Insensitive to everyone and everything but his work, this egocentric control freak bullies friends and co-workers and estranges lovers and family members.

“When will you let in the truth?” sings Jobs’ forgiving wife, Laurene Powell Jobs, (the mesmerizing mezzo-soprano Sasha Cooke), pleading with her husband to reconnect with his flawed humanity and save their marriage.

Which brings us to the central problem.

The opera’s 20 scenes, some quite brief, jump around so much in time and place that it’s hard to trace a coherent dramatic arc that would make Jobs’ spiritual “rebirth” believable. Baritone Edward Parks, dressed in Jobs’ trademark black turtleneck, Levis and sneakers, is onstage the entire time and does what he can to make us sympathize with a basically unsympathetic character. But the charisma isn’t there, and, without that, the operatic Jobs is only a shadow of his real-life alter ego.

__Provided material__
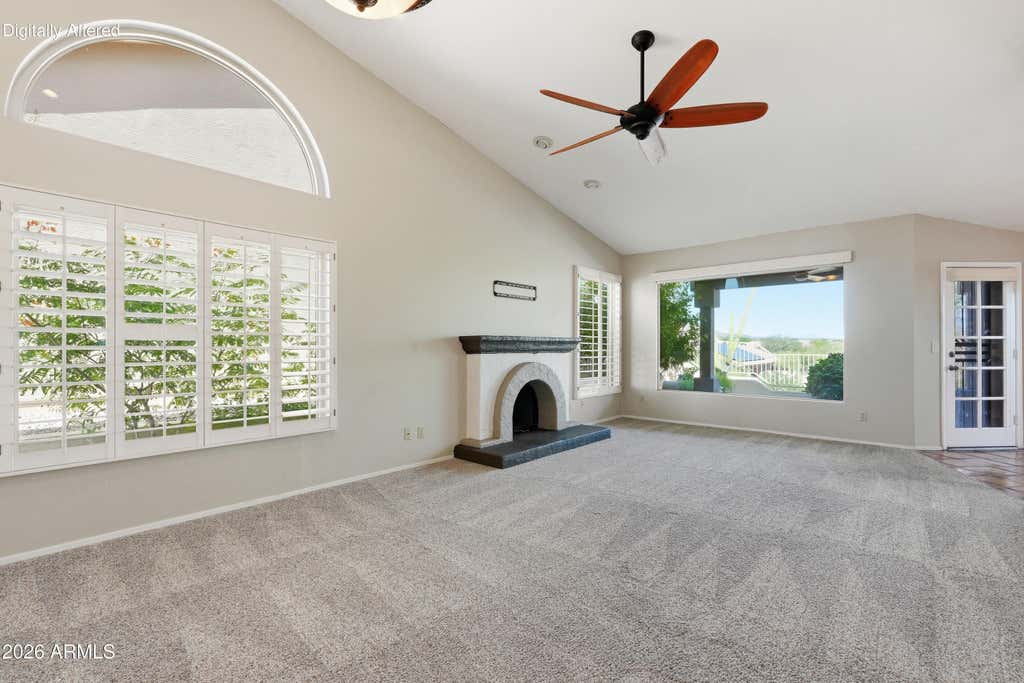 Photo of 5327 S Marble Drive, Gold Canyon, AZ 85118 (MLS # 7027580)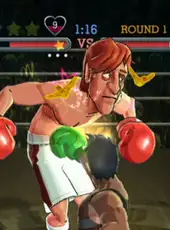 Punch-Out!!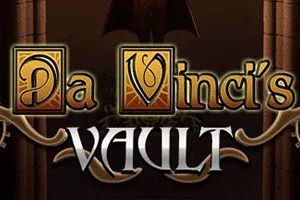 Da Vincis Vault - STARBET388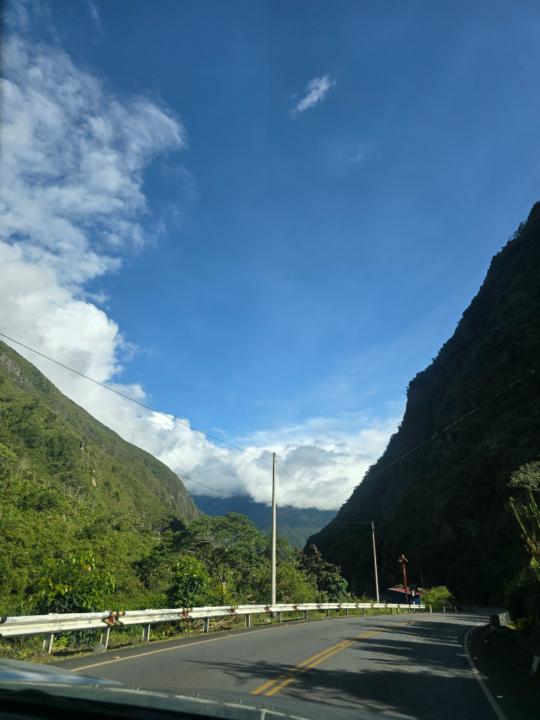 Jhon Antony Yana Ruelas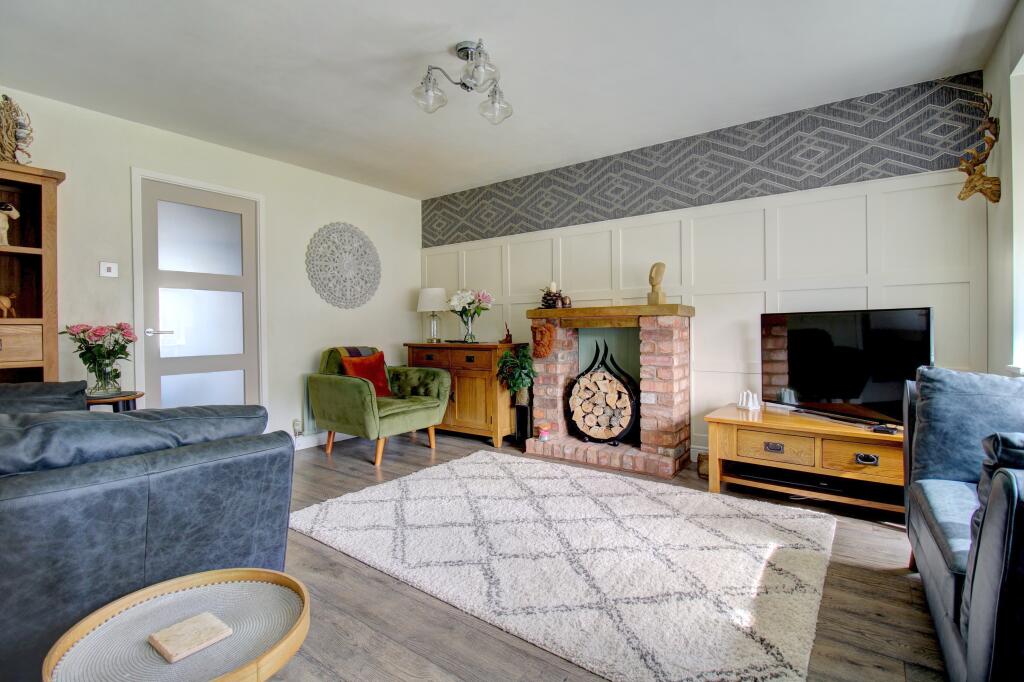 Additional image 6 of St. Andrews, Tamworth, B77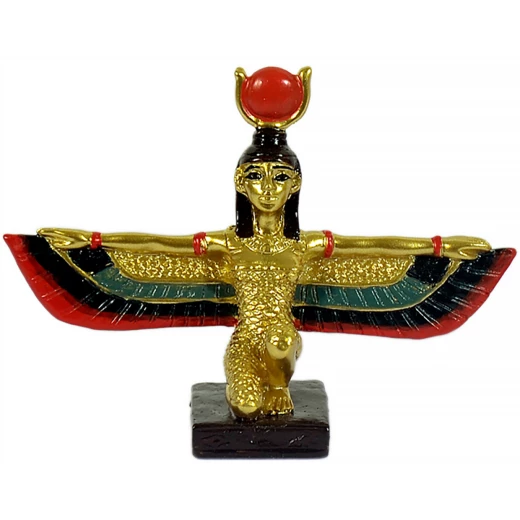 Statuette Isis - Outlet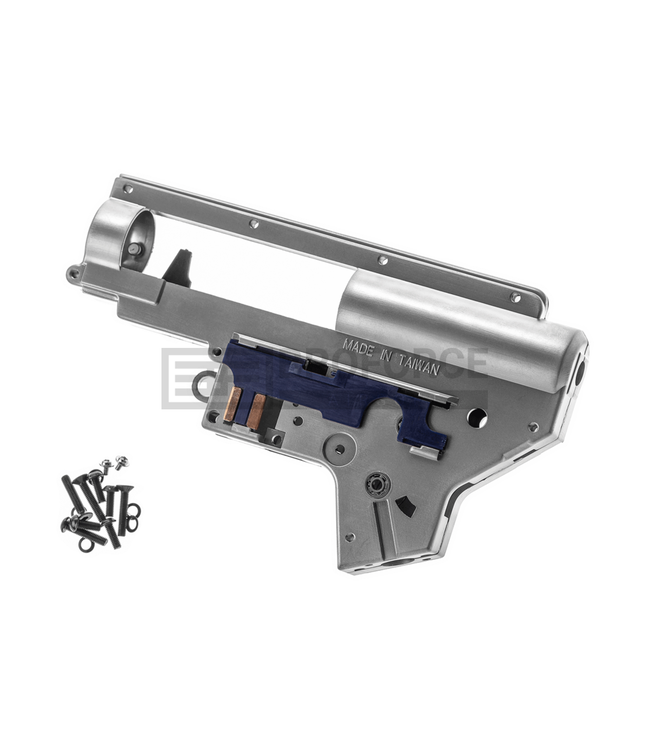 Lonex 8mm V2 Enhanced Gearbox Shell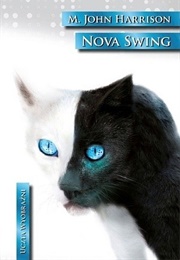 Nova Swing (M. J. Harrison)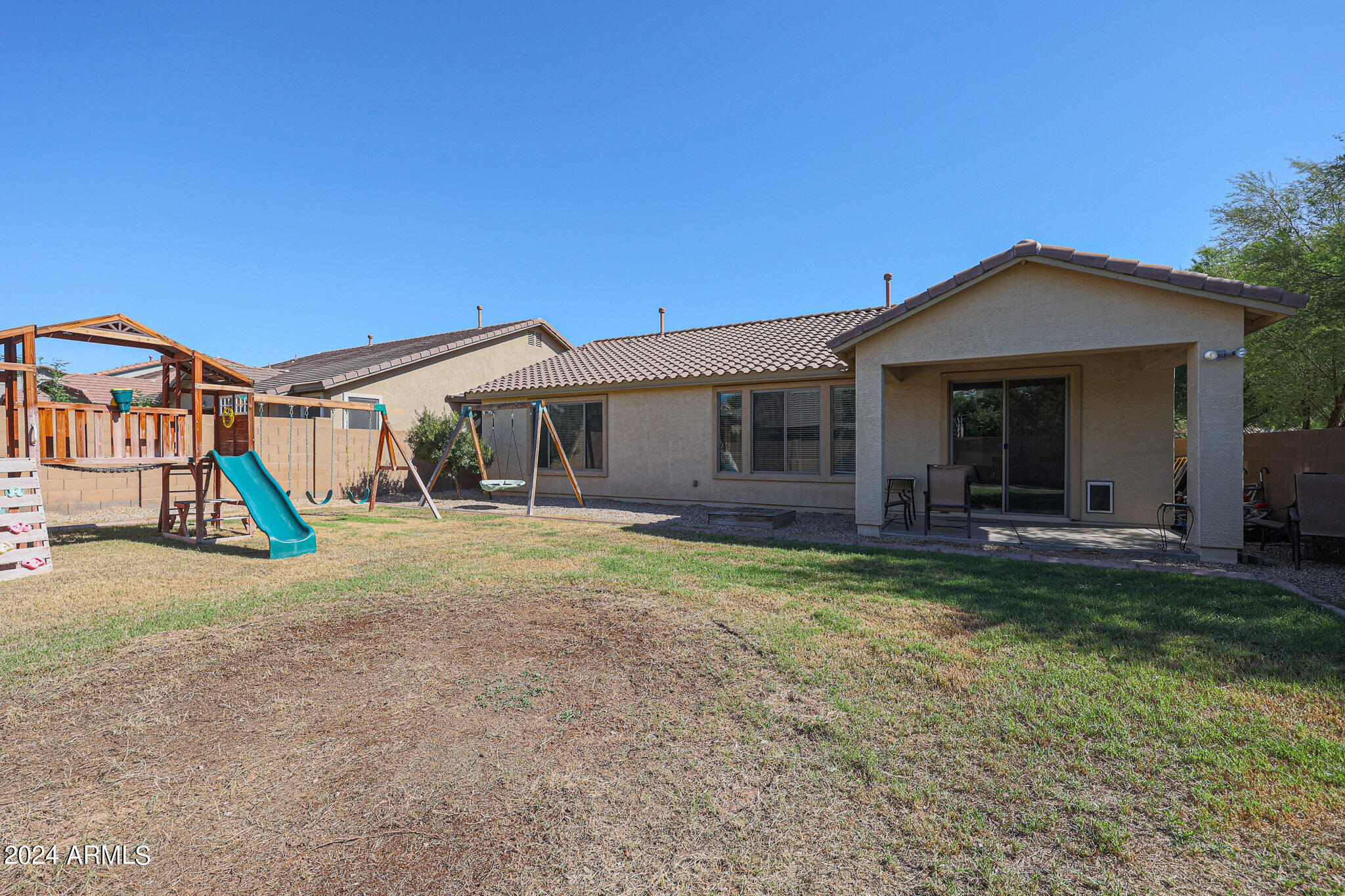 Photo 43 of 48 of 2220 W ALICIA Drive house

__Exercise brief__
Can you continue the review of the Steve Jobs opera, picking up right after its final sentence?

__Output of the task__
Bates’ music is some of his most inventive and alluring to date, smoothly interfacing with the pixelated dramaturgy as seamlessly paced by director Newbury.

The score’s pounding, popping, buzzing orchestral groove, overlaid with electronica at key moments, effectively represents the restless mind of Jobs, forever operating at warp speed.

Bates’ hard-driving rhythmic pulsations are set off by calmer, atmospheric stretches of music tailored to the central characters — twangy acoustic guitar riffs for Jobs, prayer bowls and gongs for Kobun, his Buddhist spiritual adviser, performed with quiet dignity and self-deprecating humor by bass Wei Mu.

The vocal writing — discreetly amplified — that sits atop this kaleidoscopic orchestral carpet is one-size-fits-all lyricism, singable but unmemorable.

Tenor Garrett Sorenson as Jobs’ corporate co-founder Steve “Woz” Wozniak pours out his rage over his former pal’s turning into “one of the people we hated” — another heartless corporate Goliath. Soprano Jessica E. Jones scales the coloratura heights in her sympathetic portrayal of Chrisann Brennan, the pregnant girlfriend whom Jobs cruelly abandons.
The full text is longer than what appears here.